Le 3 août prochain, le film « Fleuve noir » d’Erick Zonca sortira sur les écrans québécois. Ce film met en vedette Vincent Cassel, Romain Duris et Sandrine Kiberlain.
Par Pascal Eloy, chroniqueur
Tout commence lorsque Solange (Sandrine Kiberlain) vient signaler, au poste de police, la disparition de son fils de seize ans, Dany. Le commandant de police qui la reçoit, François Visconti (Vincent Cassel) ne lui accorde que peu d’attention tant il est empêtré dans sa propre gestion conflictuelle qui l’oppose à son fils impliqué dans un trafic de drogue. L’histoire se complique encore lorsque Yan Bellaile (Romain Duris) ancien professeur particulier de Dany, s’intéresse de très près à l’enquête, et propose ses services au commandant Visconti. Mais, au fur et à mesure que l’enquête évolue, tout se complexifie et se dramatise encore ; chaque protagoniste jouant sa propre partition pour manipuler les autres…
« Je veux que ce soit vivant, physique »
Adapté du roman « Une disparition inquiétante » de Dror Mishani, grand prix 2015 du Meilleur polar des lecteurs de Points, « Fleuve noir » est le dernier long-métrage du réalisateur et scénariste Érick Zonca qui avait secoué la Croisette en 1998 avec son premier film « La vie rêvée des anges ». Comme il le dit aujourd’hui « je veux que ce soit vivant, physique, que ce soit un spectacle et pas l’enregistrement de la réalité. J’assume la noirceur de l’intrigue, mais je voulais l’investir de l’énergie des comédiens et du filmage. » Et ce pari est réussi puisque Vincent Cassel et Romain Duris sont quasiment méconnaissables.

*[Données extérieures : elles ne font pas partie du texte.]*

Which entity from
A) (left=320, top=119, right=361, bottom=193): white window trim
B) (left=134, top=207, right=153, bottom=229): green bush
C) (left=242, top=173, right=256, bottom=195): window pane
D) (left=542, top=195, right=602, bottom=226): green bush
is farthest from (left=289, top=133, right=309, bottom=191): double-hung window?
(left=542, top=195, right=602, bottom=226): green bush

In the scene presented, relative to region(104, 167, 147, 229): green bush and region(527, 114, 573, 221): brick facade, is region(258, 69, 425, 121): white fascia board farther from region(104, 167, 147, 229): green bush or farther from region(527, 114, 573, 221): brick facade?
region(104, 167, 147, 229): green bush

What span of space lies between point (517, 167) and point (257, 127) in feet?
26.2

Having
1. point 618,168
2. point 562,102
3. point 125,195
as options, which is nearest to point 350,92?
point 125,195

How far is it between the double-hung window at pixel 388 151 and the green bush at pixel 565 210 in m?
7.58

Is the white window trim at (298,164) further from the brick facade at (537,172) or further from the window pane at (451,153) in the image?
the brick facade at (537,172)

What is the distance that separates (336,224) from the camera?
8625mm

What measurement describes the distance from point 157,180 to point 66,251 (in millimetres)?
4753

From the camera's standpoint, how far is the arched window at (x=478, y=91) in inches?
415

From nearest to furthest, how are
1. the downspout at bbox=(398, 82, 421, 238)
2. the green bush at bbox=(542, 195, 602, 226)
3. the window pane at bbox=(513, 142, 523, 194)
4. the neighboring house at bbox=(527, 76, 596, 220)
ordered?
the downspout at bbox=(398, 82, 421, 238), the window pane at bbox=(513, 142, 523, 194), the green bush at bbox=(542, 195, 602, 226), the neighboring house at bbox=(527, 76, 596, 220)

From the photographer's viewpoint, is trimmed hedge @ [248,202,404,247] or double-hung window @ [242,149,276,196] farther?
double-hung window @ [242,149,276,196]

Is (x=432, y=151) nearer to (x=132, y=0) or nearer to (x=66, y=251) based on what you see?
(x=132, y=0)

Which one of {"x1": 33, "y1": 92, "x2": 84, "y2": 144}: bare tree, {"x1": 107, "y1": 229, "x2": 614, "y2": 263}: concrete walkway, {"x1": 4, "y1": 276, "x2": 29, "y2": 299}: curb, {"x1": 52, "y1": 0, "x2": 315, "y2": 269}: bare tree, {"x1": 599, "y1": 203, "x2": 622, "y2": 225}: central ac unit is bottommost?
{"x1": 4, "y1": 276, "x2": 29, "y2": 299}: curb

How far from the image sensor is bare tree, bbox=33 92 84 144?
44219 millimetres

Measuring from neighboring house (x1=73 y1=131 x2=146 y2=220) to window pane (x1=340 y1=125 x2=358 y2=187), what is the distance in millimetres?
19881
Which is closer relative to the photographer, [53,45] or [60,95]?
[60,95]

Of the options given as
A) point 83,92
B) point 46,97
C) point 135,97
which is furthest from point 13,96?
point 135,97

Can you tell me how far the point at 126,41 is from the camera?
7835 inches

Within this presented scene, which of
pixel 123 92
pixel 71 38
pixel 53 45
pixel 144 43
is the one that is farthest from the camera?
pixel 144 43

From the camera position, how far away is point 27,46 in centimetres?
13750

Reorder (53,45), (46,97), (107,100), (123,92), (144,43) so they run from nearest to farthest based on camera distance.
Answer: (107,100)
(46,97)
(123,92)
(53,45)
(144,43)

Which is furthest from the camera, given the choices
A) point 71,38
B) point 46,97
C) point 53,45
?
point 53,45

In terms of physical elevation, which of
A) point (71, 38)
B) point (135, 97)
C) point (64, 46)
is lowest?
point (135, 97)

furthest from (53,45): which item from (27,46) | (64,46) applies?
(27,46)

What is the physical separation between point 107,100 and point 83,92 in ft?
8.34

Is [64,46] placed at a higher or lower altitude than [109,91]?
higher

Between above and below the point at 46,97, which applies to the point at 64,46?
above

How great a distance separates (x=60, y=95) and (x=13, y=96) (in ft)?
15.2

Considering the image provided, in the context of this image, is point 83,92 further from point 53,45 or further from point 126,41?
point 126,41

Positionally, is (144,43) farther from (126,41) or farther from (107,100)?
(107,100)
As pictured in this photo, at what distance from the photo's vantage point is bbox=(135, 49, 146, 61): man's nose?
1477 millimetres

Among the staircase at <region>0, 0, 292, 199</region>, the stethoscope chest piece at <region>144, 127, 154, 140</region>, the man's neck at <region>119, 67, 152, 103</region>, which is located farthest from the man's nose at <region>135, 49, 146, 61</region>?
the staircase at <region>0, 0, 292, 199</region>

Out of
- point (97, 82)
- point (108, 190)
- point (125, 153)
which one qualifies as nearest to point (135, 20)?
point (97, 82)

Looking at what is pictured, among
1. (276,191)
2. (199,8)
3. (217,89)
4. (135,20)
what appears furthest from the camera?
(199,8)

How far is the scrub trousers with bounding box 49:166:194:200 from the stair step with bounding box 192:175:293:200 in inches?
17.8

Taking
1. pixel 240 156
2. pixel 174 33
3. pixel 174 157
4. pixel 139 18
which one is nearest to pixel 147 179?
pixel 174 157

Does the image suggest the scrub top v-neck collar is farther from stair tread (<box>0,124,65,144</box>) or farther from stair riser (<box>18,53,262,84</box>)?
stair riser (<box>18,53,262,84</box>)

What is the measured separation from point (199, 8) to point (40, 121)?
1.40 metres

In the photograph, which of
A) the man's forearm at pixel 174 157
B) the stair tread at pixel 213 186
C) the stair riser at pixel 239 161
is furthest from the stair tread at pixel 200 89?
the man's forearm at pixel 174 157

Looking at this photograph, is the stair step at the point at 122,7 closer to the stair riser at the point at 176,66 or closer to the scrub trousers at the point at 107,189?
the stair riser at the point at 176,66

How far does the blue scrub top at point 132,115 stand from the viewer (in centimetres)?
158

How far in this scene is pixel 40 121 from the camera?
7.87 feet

En effet, Vincent Cassel joue un flic désillusionné mais acharné à son boulot et imprégné par ses enquêtes. Buvant beaucoup trop, il est décalé dans sa vie et son travail et il manque à toutes ses obligations qu’elles soient paternelles ou professionnelles. Avec une démarche de Quasimodo et les épaules jamais à la même hauteur, il incarne un être louche, bien que policier, détestable parce qu’outrancier, mais fragile face à son incompréhension de son fils. Romain Duris, lui, se situe dans un rôle totalement à l’opposé, étriqué dans sa petite veste de petit provincial, professeur de français rêvant de devenir un auteur à succès et prêt à tout, y compris à … pour le devenir… Lui aussi est méconnaissable avec cette barbe qui lui mange tout le visage, ne laissant que ses yeux un peu fous pour illuminer les répliques de son personnage. Et quel personnage qui devient suspect lorsqu’on découvre qu’il emmène des enfants dans sa cave transformée en bureau.
Dommage d’avoir, encore une fois, laissé assimiler homosexualité et disparition d’un adolescent !
Quant aux femmes de ce film, elles sont aussi prisonnières de leur malheur. Aucune, que ce soit Sandrine Kiberlain ou Elodie Bouchez, n’est heureuse dans son couple ou sa vie. Elles subissent un cauchemar, sans parvenir à trouver une solution libératrice. Et que dire du rôle de la fille handicapée mentale et de son droit à avoir une sexualité ?
Enfin, j’avoue ne pas avoir compris l’intérêt de la longue séquence homosexuelle du film. Elle n’apporte rien à l’intrigue ni au déroulement du film puisqu’elle semble être qu’une pièce rapportée servant simplement à satisfaire un voyeurisme malsain ou à prolonger peut-être inutilement un film de 1:54 minutes. Dommage d’avoir, encore une fois, laissé assimiler homosexualité et disparition d’un adolescent !
Bref, « Fleuve noir » est vraiment un film noir, à l’ambiance malsaine et étouffante, duquel émergent régulièrement des couleurs jaunes ou vertes… ce qui contribue à en accentuer l’ambiance pesante et anxiogène. Alors, même si Éric Zonca dit « Aujourd’hui, mes personnages sont davantage du côté de la fiction que d’une étude réaliste. JULIA (NDR : son film de 2008) était déjà comme un conte. Je ne vais pas au cinéma pour voir des faits divers. » Et pourtant, si son film constitue un conte, c’est un sordide conte d’horreur ou alors, plus simplement, un banal fait divers amplifié et déformé à force de manipulations.